大澤さんは現在、慶応義塾大学大学院の博士課程後期に在籍中。2011年に東京工業大学付属(科学技術)高校を首席で卒業、15年には慶応義塾大学理工学部を首席で卒業した。若手の人工知能研究者を中心に分野横断的な人々が交流する全脳アーキテクチャ若手の会を設立。様々な分野の異才が集う孫正義育英財団の1期生でもある。

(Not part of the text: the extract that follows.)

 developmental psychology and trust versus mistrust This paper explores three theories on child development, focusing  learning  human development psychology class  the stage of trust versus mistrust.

異才だが、「ドラえもんは1人で作るものではなく、みんなで作るもの」という言葉通り、孤高の天才というよりいつも誰かと笑っている印象だ。
博士課程後期の研究は、人工知能、神経科学、認知科学にまたがるため、何の分野を専門としているのか端的に言い表しにくい。「ドラえもん研究者」が最もしっくりくる。

■「ドラえもん」と口に出せず、秘めた思い募らせる

大澤さんの少年時代。「ドラえもんを作りたい」と口にすると、多くの大人たちは「頑張ってね」と応援するそぶりを見せながら、かすかに鼻で笑った。大人の感情を敏感に察知する大澤少年は何度も傷つき、いつしかドラえもんの名を口にしなくなっていた。
しかし、思いは胸に秘めていた。小学4年生からロボット作りを始め、電子工作を独学するまでになった。高校は東工大付属高校に進学した。

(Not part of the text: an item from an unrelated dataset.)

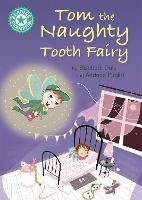 Reading Champion: Tom the Naughty Tooth Fairy: Independent Reading Turquoise 7 - Reading Champion (Paperback)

実は、正確にいつドラえもんを作りたいと思い立ったのか、記憶がないという。「なんで作りたいのか本当の理由は自分でも分からない。逆に言えばドラえもん作りは自分にとって(疑いようのない)自明なことなんです」
高校は男子生徒が多く、「華やかさのかけらもなかった」と笑う。専攻はコンピューターだったが、ドラえもんへの思いは変わらず、ロボット作りをやめなかった。
推薦枠で東工大に進学し、研究室にこもってドラえもんを生み出す日を夢見ていた。「ドラえもんと口にできないつらさを散々味わったのだから、絶対に成功させて世間を見返してやる」と思い詰めていたという。
ところが、東工大への推薦枠から漏れてしまった。指定校推薦で慶応大の理工学部に進むことに。この出来事が大澤さんの行く末を大きく変えていく。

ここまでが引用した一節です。